*INSTRUCTIONS TO FOLLOW*: Pick out every line of the material below that contains the word "grass", and copy each one in full.

== INFORMATION SUPPLIED

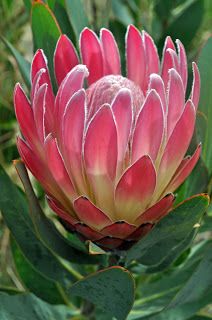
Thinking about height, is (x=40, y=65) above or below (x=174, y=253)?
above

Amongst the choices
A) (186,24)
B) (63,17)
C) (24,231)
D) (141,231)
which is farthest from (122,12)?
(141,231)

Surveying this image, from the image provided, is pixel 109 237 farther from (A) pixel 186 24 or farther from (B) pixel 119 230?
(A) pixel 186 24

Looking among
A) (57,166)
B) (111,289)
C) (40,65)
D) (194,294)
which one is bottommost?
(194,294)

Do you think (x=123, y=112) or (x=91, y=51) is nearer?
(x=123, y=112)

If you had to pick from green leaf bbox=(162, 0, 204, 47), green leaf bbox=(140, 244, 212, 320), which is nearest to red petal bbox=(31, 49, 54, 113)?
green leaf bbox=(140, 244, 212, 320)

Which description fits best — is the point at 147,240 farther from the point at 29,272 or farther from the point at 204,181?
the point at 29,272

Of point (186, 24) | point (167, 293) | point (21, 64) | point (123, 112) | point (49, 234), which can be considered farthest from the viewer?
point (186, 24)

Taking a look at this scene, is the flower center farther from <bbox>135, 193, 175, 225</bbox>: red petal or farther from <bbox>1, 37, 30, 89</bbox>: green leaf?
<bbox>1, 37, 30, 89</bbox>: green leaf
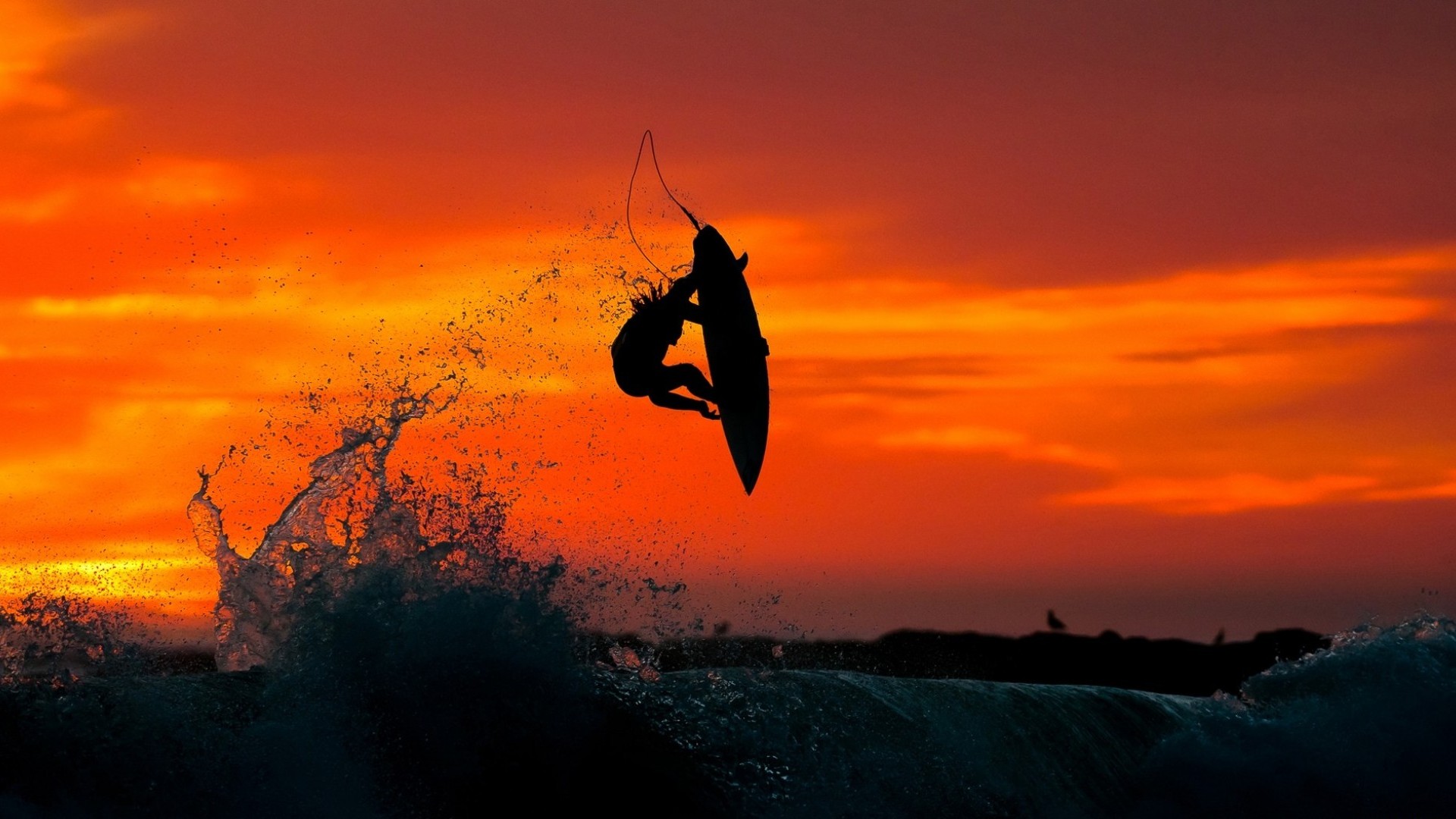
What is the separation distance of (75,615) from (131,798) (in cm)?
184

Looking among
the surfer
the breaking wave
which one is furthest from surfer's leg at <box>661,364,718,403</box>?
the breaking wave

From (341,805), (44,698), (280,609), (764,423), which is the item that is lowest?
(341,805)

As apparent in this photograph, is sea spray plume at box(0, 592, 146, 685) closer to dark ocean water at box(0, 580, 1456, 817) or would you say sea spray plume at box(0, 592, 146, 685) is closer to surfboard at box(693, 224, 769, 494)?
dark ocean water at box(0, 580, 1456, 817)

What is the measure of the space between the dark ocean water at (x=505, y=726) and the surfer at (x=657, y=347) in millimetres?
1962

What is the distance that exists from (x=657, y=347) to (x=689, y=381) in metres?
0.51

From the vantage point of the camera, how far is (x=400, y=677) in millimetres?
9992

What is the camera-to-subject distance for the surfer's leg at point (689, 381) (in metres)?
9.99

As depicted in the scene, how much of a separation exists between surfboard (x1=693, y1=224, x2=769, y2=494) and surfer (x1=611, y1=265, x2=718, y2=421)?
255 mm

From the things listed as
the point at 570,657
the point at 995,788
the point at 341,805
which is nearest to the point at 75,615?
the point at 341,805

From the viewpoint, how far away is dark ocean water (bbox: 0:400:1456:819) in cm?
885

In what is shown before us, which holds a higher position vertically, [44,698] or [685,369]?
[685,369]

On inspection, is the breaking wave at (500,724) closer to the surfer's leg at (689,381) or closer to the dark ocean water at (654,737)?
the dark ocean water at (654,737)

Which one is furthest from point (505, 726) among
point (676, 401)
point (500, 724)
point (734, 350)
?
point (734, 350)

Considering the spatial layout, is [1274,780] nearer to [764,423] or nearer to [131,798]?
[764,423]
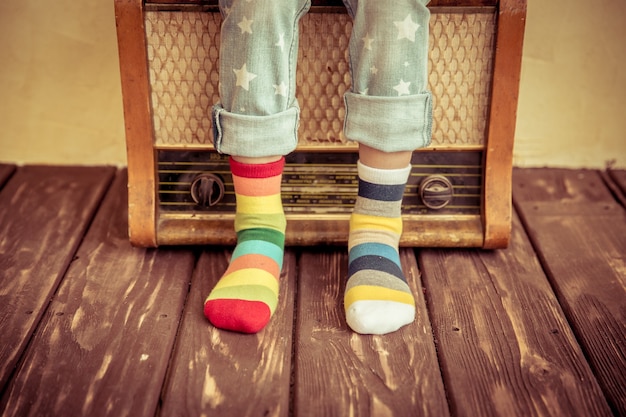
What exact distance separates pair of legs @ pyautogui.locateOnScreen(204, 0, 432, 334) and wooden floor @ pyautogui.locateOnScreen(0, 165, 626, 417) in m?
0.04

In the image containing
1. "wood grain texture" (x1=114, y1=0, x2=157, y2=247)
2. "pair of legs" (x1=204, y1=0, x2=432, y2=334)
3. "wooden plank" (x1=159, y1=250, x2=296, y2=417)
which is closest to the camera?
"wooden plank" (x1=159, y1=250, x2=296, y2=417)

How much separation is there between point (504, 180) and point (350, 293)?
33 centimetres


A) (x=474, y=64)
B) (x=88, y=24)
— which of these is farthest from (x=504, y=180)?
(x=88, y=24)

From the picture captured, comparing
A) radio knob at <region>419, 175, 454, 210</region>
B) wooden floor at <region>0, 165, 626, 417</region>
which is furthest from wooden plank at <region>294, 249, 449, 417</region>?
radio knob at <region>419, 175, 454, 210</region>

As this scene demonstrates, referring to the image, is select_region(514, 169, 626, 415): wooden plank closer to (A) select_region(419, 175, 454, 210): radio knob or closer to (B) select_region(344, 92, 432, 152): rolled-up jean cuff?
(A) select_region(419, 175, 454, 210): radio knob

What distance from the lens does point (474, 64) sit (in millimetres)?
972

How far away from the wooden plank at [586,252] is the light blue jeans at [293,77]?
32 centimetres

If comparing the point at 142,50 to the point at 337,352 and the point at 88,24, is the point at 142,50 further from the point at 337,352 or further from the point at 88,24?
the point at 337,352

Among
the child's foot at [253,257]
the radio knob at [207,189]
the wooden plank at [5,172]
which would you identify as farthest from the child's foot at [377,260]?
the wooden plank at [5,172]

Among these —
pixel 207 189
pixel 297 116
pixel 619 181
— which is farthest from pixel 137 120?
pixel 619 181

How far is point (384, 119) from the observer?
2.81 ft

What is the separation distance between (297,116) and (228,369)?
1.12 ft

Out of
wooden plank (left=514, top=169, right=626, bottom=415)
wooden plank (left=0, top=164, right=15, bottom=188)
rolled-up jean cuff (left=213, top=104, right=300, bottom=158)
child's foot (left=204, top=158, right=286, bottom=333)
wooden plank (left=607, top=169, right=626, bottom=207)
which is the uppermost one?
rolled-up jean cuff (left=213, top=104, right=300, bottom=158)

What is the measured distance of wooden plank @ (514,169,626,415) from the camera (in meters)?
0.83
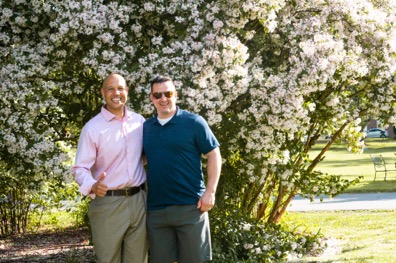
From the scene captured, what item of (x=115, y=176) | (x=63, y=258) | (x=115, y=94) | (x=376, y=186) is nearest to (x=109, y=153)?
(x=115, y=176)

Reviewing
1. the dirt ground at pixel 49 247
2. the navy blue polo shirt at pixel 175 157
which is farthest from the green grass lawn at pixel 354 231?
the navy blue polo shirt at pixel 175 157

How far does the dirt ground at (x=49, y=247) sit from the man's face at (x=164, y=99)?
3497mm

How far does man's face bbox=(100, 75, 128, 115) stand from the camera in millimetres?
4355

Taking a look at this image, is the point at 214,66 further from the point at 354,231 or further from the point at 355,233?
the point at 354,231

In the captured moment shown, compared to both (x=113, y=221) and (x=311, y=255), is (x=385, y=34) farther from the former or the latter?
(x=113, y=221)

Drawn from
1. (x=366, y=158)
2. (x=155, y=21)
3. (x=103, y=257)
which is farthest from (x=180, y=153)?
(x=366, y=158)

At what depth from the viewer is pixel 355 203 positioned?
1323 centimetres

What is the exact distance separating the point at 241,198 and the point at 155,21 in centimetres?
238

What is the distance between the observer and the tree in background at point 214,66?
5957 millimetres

====
== INFORMATION SUPPLIED

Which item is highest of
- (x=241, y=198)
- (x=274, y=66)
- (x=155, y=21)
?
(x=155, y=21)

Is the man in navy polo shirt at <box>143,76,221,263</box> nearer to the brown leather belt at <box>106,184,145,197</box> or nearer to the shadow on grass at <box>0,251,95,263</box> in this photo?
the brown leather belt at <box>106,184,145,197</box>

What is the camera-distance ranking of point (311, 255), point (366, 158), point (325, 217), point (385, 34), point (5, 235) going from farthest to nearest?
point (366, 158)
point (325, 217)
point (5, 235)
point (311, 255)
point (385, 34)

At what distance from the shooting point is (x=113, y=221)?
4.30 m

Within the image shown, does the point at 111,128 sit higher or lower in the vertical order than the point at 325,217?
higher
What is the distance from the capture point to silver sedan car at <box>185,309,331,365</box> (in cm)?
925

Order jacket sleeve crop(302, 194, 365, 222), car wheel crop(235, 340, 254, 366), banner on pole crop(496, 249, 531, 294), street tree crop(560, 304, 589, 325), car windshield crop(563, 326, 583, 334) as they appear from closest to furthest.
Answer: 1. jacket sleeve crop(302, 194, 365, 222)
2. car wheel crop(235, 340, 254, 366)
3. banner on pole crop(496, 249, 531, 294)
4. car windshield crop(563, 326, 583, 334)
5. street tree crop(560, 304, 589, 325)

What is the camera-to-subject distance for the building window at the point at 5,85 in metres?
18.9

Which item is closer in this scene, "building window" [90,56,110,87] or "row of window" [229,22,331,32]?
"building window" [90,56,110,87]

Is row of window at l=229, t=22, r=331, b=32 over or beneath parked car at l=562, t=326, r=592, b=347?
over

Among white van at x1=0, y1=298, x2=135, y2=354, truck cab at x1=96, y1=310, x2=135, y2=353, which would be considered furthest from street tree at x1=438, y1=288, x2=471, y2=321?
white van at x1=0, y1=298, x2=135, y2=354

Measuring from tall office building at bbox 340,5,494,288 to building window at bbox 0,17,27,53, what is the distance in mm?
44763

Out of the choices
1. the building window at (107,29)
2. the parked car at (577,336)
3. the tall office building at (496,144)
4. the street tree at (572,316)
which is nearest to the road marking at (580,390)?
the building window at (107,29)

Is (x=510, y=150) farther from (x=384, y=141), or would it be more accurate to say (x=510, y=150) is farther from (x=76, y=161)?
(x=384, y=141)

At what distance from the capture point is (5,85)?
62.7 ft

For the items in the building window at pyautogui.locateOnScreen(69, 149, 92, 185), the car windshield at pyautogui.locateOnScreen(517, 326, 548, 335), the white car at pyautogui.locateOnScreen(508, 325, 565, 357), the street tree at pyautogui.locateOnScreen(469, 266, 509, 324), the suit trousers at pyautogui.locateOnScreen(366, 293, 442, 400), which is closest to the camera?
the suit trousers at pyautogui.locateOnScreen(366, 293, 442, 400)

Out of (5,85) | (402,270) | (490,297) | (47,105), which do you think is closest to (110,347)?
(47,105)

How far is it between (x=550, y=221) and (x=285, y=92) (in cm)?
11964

====

*TASK OUTPUT*:
which is farthest from the green grass lawn at pixel 354 231?
Is the man in navy polo shirt at <box>143,76,221,263</box> nearer to the brown leather belt at <box>106,184,145,197</box> or nearer to the shadow on grass at <box>0,251,95,263</box> in this photo?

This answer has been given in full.